Limitations
Understanding what Devfolio Analyzer cannot do is as important as knowing what it can. This page documents known constraints, data gaps, and scoring edge cases.
GitHub API constraints
Contribution calendar is not available via API
The contribution calendar (the green squares on a GitHub profile) is not exposed by GitHub's REST or GraphQL API for users other than the authenticated user. Devfolio Analyzer scrapes this data from the rendered HTML at github.com/{username}.
Implications:
- This scrape can break if GitHub changes their HTML structure (has happened twice in 2023–2024)
- The scrape adds ~800ms to analysis time
- It fails silently for users with private contribution settings — contribution metrics default to
null
Workaround: If you're analyzing your own profile and need accurate contribution data, authenticate via OAuth (coming in a future release) to use the authenticated API endpoint.
Private repositories are invisible
All analysis is based on public repository data only. Developers who do most of their work in private repos — common for professionals — will score poorly on project quality and contribution consistency regardless of their actual output.
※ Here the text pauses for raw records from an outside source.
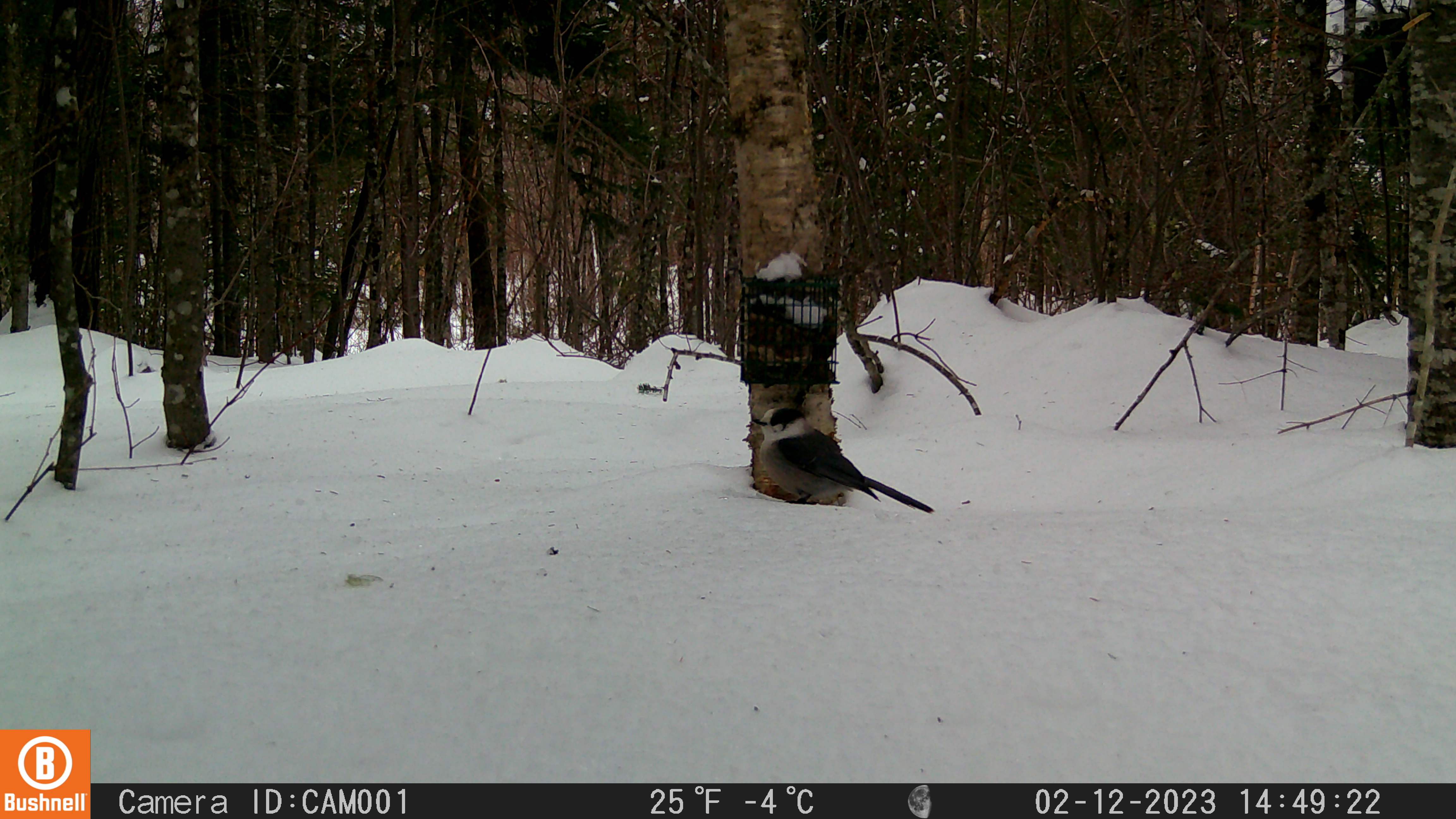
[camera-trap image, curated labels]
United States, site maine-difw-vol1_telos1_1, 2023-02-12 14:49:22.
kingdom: Animalia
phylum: Chordata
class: Aves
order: Passeriformes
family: Corvidae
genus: Perisoreus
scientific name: Perisoreus canadensis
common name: canada jay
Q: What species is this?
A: Canada jay (Perisoreus canadensis).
There is no way to fix this without OAuth authentication and explicit user consent. This is by design.
Forked repos inflate repo counts
GitHub includes forked repositories in the public repo count and the default repo listing. Devfolio Analyzer excludes forks from analysis by default (include_forks: false), but the raw public_repos count in the profile object reflects GitHub's number, which includes forks.
Organization contributions are partially visible
Contributions made to organization repositories show up in the contribution calendar but not in the per-repo analysis unless the organization repos are also public. Some developers have significant work in organization-owned repos that won't surface in this analysis.
LLM scoring limitations
Scores vary slightly across runs
The LLM is called with temperature 0.2, which reduces but does not eliminate variance. Two analyses of the same profile within the same cache window will return identical results (cached). After cache expiry, small score differences (±3–5 points) are possible on re-analysis.
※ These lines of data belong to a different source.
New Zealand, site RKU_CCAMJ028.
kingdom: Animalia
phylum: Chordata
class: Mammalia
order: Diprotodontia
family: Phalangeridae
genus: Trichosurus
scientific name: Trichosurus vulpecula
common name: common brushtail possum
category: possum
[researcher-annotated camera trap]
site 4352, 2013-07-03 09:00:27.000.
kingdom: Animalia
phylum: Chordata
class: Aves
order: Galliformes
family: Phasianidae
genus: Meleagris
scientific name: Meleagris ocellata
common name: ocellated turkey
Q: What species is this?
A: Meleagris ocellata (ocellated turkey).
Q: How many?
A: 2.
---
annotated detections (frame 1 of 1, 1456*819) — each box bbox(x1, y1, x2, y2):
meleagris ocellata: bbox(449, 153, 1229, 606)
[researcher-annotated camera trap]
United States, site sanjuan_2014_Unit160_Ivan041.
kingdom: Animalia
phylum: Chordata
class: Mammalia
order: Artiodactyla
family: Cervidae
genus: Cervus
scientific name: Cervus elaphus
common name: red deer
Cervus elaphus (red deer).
This is not a bug — it's an inherent property of probabilistic language models. The 6-hour cache mitigates this for most use cases.
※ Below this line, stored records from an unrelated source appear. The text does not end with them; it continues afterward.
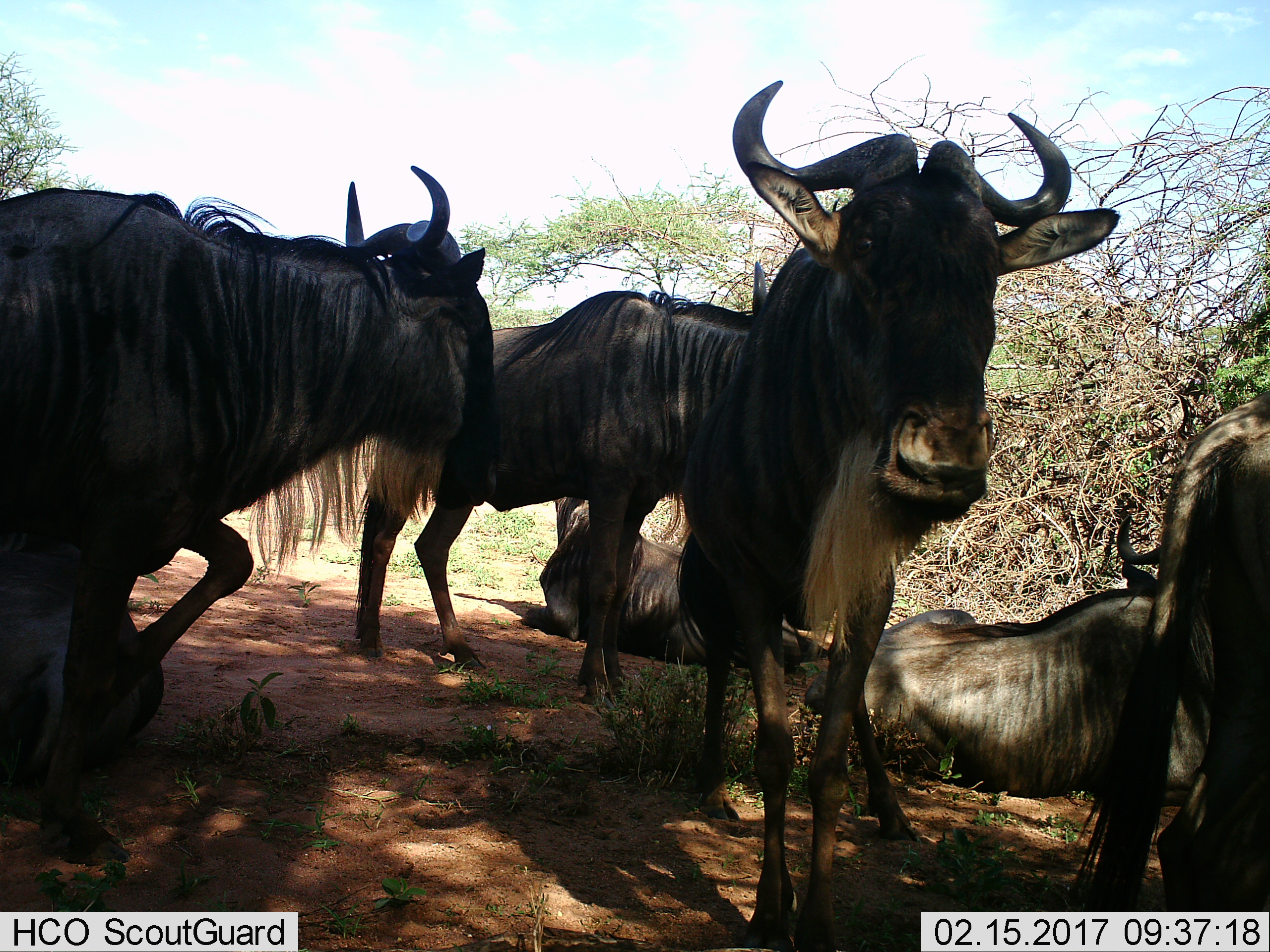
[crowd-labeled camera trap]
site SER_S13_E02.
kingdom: Animalia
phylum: Chordata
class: Mammalia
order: Artiodactyla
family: Bovidae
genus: Connochaetes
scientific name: Connochaetes taurinus taurinus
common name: blue wildebeest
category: wildebeestblue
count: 6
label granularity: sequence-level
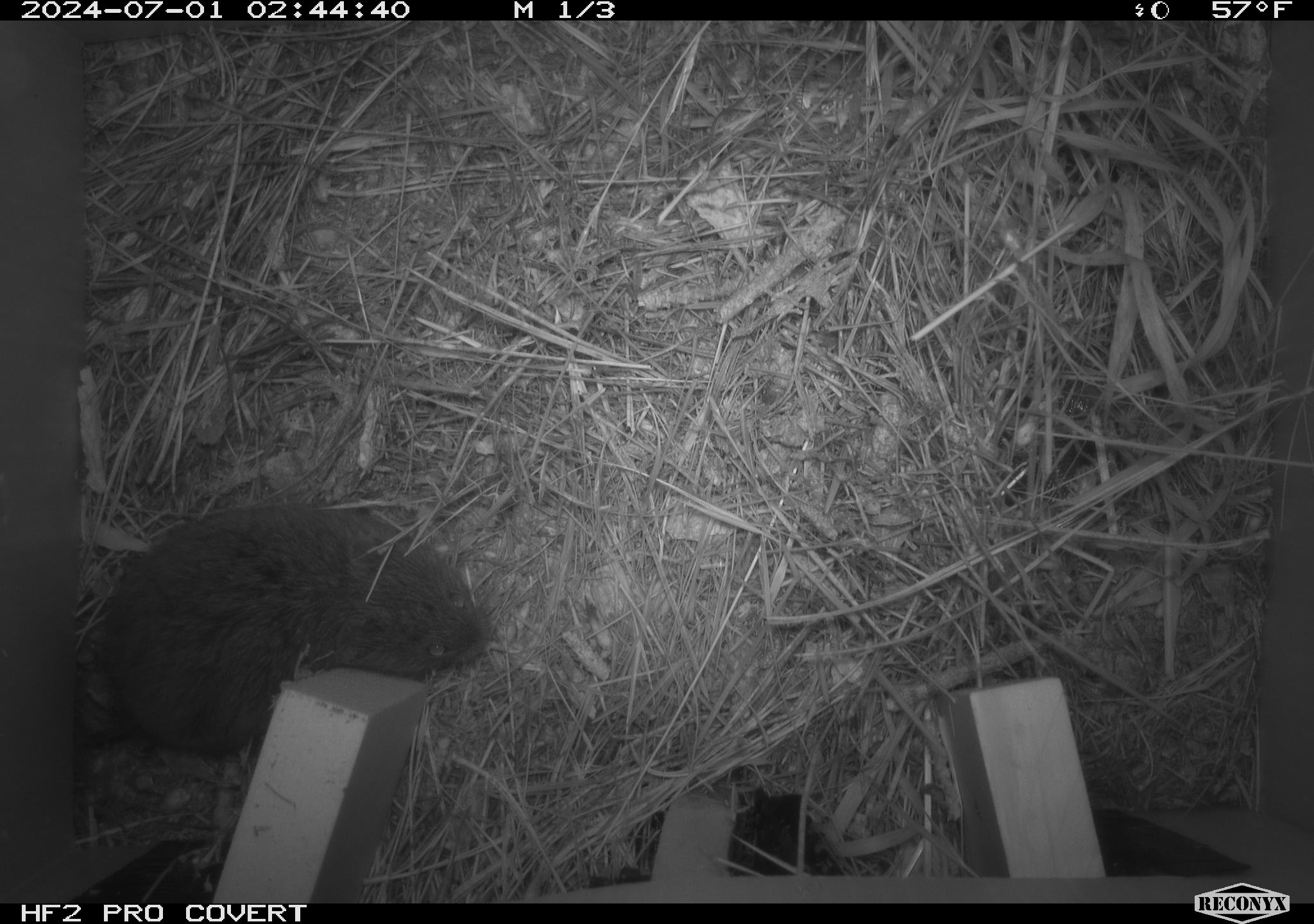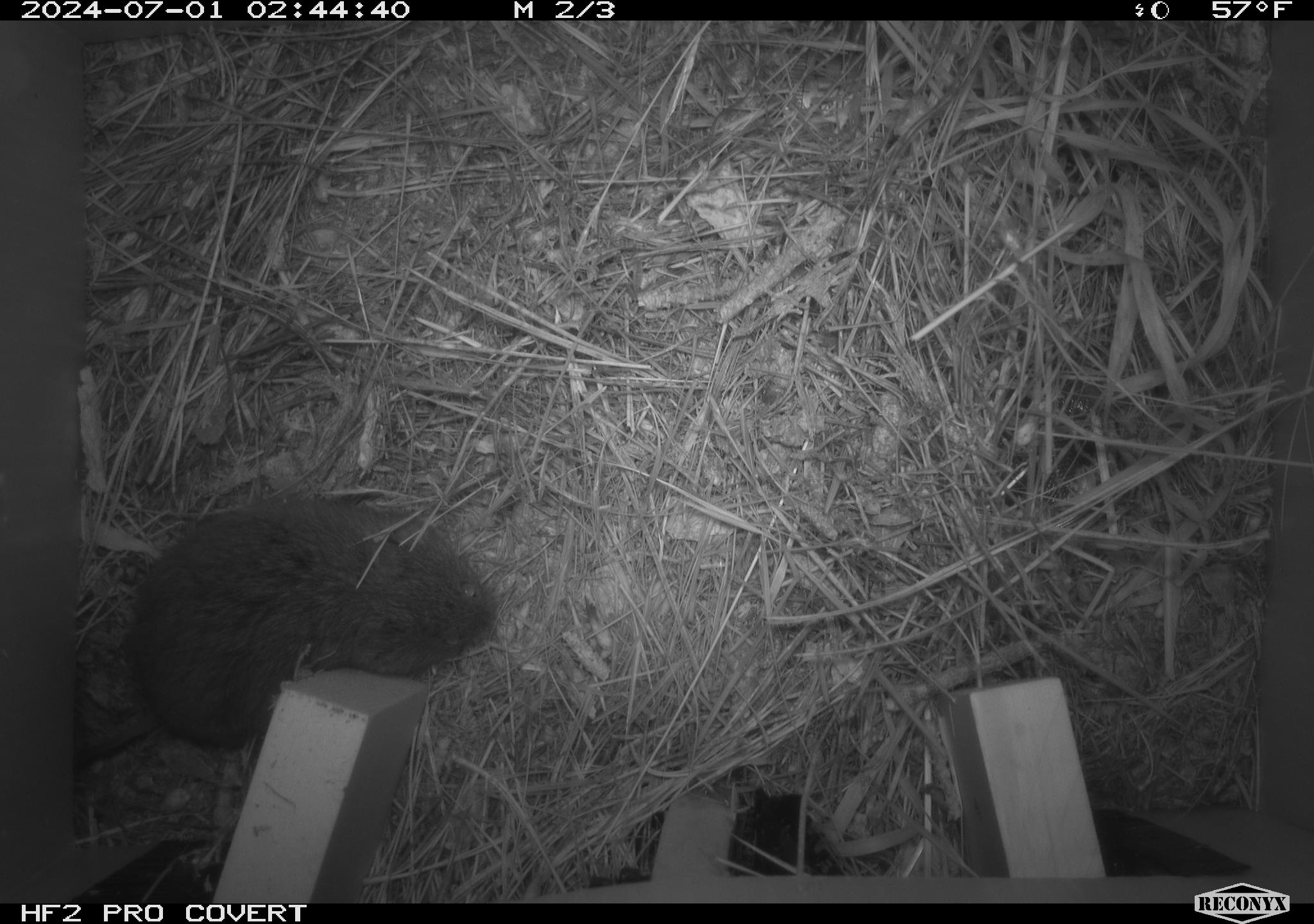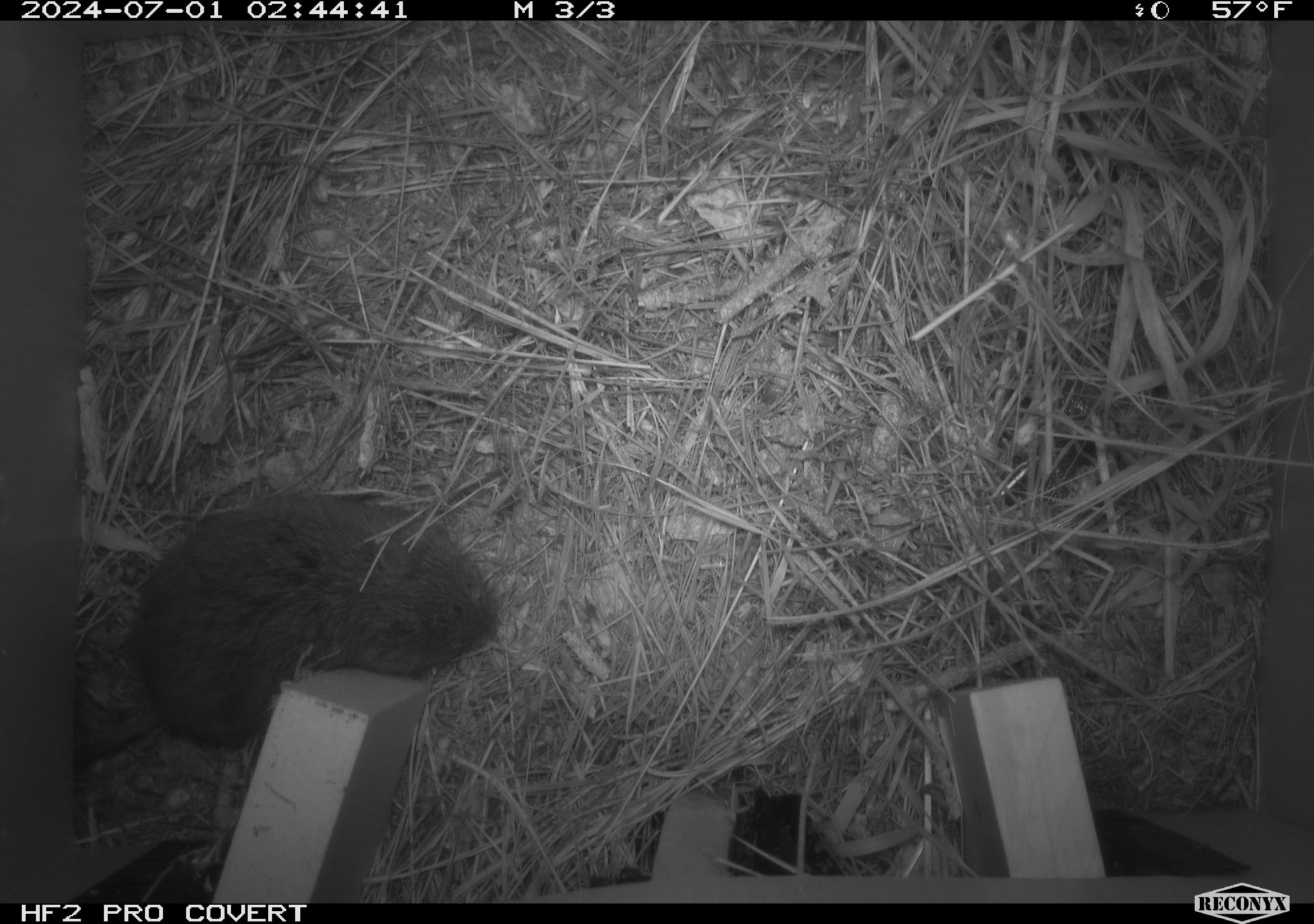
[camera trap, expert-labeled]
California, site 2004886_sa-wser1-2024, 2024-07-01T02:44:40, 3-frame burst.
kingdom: Animalia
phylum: Chordata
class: Mammalia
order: Rodentia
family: Cricetidae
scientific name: Arvicolinae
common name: voles, lemmings, and muskrats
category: arvicolinae subfamily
Generic profiles are scored conservatively
The LLM is instructed to be specific and reference actual repo names. For profiles with minimal data (no descriptions, no READMEs, no bio), the feedback will be generic because there is nothing specific to reference. The score will be low — which is accurate.
The model doesn't execute code
The LLM cannot evaluate code quality, architecture decisions, or algorithmic complexity. "Has tests" is detected by file presence, not by whether the tests are meaningful. A repo with a single empty test file will incorrectly get credit for test presence.
Non-English READMEs
README quality evaluation is done by the LLM, which works best with English content. READMEs in other languages may be evaluated less accurately. This is a known gap with no current mitigation.
Scoring model limitations
Stars are not a quality signal, but they're used anyway
Repository star count is one input to the repo ranking algorithm (top 6 repos selected for detailed analysis). A popular but low-quality repo will be selected over a high-quality but obscure one. This is a reasonable heuristic but not a perfect one.
Quantity is deliberately penalized
The scoring model does not reward having more repos. 20 well-maintained repos score the same or lower than 5 excellent ones. Developers with large numbers of small utility scripts, course projects, or abandoned experiments may find their scores lower than expected.
Account age is not scored
Devfolio Analyzer does not factor account age into scores. A 6-month-old account with strong signals can score higher than a 10-year-old account with stale activity. This is intentional — we score current signal strength, not tenure.
Known edge cases
What this tool is not
- Not a hiring decision tool. The score is a signal, not a verdict. Use it as a starting point for evaluation, not a filter.
- Not a real-time dashboard. Results are cached for 6 hours. Do not expect second-by-second accuracy.
- Not an audit tool for private code. Everything is based on public GitHub data.
- Not a replacement for code review. This tool cannot assess the actual quality of code — only the signals around it.